Back to that Monday morning message
Your VP asked for volunteers. You now know that the AZ-900 covers cloud concepts, Azure architecture, and management and governance — three domains you can learn in 15-25 hours of focused study using Microsoft's free learning path. You know the exam has 40-60 questions, gives you 85 minutes, and requires a 700/1000 to pass. You know Azure VMs are IaaS, App Service is PaaS, and Azure Functions are serverless. You know that RBAC controls who, Azure Policy controls what, and Resource Locks prevent accidental destruction. You know that Conditional Access is the answer to almost every "secure sign-in" scenario question. And you know you can get the exam voucher for free by attending a Microsoft Virtual Training Day. You reply to the Slack message: "I'm in."
Key takeaways
- The AZ-900 is a 40-60 question exam with an 85-minute time limit and a 700/1000 passing score. No coding or prerequisites required.
- Azure architecture and services is the heaviest domain at 35-40% of the exam. Know your VMs, App Service, Functions, Blob Storage, SQL Database, and Cosmos DB.

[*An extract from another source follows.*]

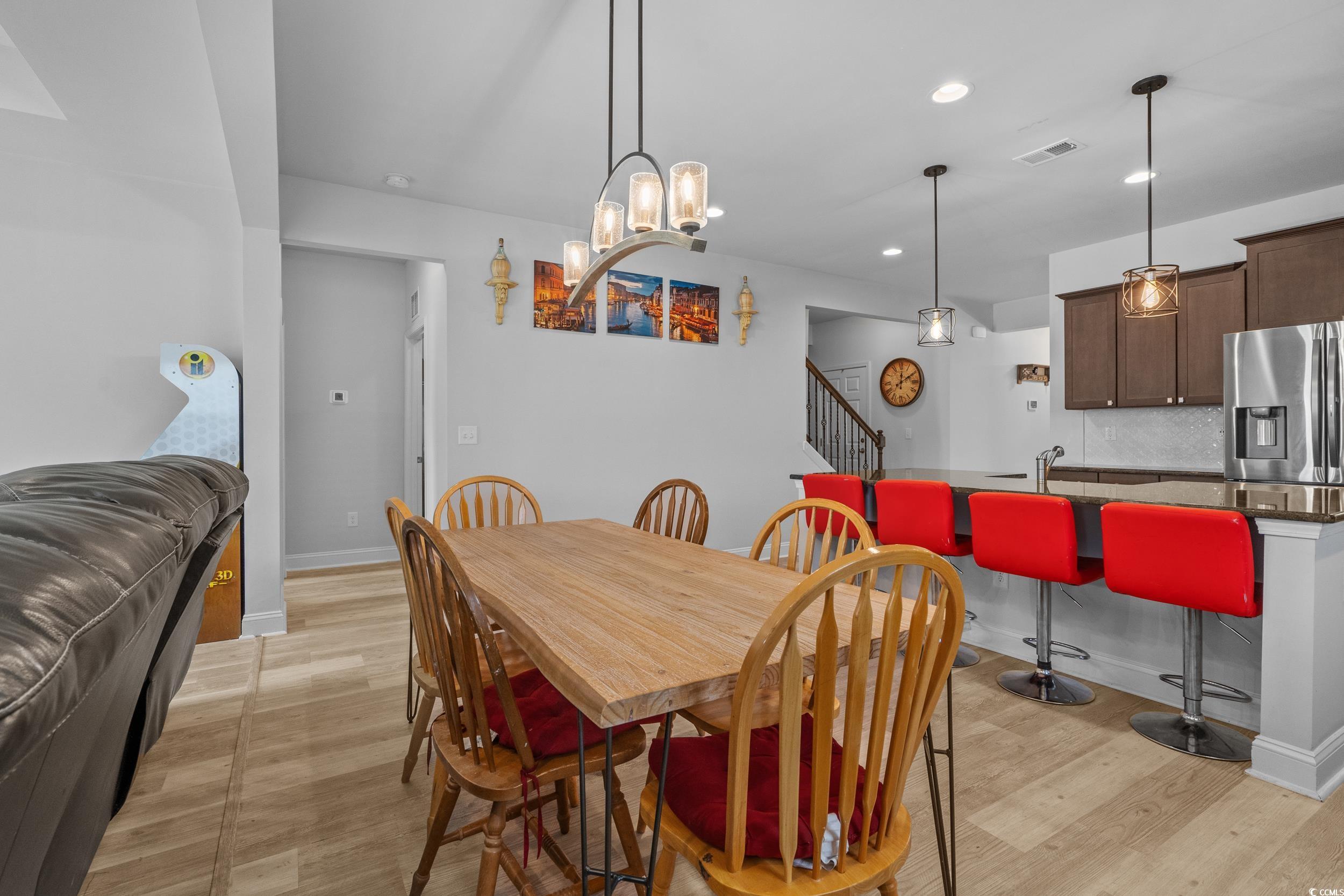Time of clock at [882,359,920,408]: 12:09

- Azure management tools range from visual (Portal) to scriptable (CLI/PowerShell) to infrastructure-as-code (ARM templates/Bicep). Know which tool fits which scenario.

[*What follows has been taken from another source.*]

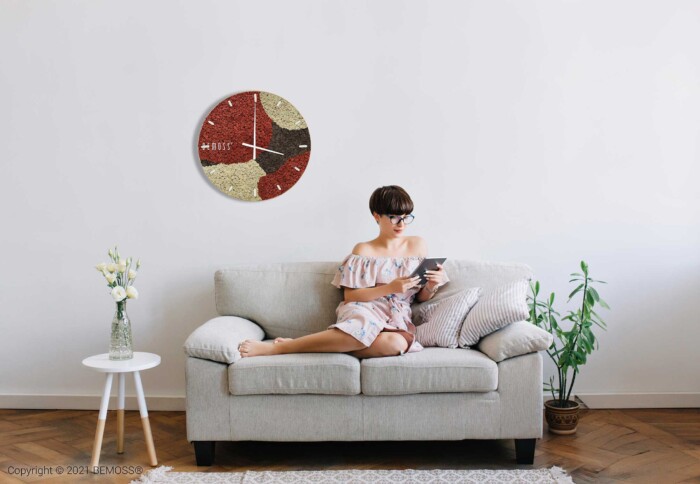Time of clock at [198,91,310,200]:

- Pricing hierarchy: Tenant → Management Groups → Subscriptions → Resource Groups → Resources. Every resource must live in a Resource Group.

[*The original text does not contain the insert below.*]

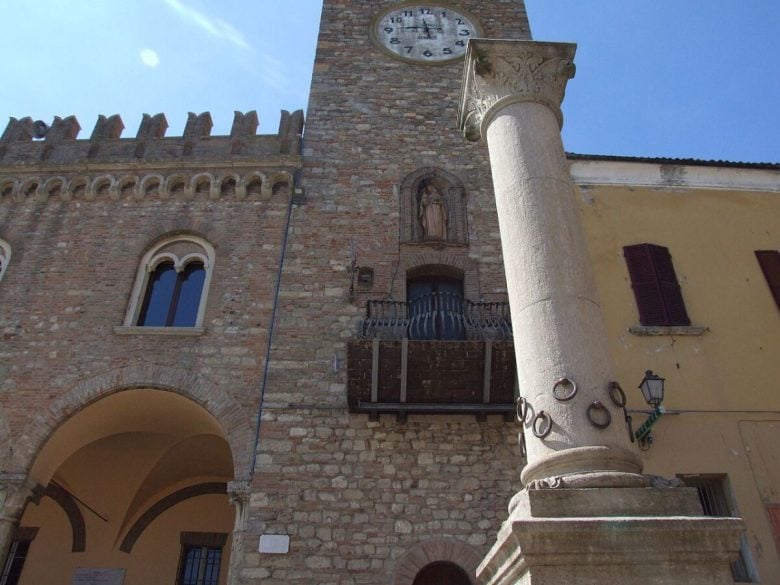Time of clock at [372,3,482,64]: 11:45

- Governance tools: Azure Policy controls what can be done. RBAC controls who can do it. Blueprints package policies for new subscriptions. Resource Locks prevent accidental deletion.
- Identity: Microsoft Entra ID (Azure AD) handles authentication. MFA adds a second factor. Conditional Access makes context-dependent access decisions.
- Study plan: 1-3 weeks, 15-25 hours total. Use the free Microsoft Learn path and take at least 3 practice exams before test day.
Knowledge Check
1.A company wants to ensure that no developer in any of its 12 Azure subscriptions can create virtual machines larger than a D4s size. Which governance tool should they use?
2.An application depends on two Azure services. Service A has a 99.9% SLA and Service B has a 99.95% SLA. What is the composite SLA for this application?
3.A security team wants to require multi-factor authentication only when employees sign in from outside the corporate network, but allow single-factor authentication when inside the office. Which Azure feature enables this?
4.A team needs to deploy the same set of Azure resources — a virtual network, two VMs, and a SQL database — identically across three environments (dev, staging, production). What is the most efficient approach?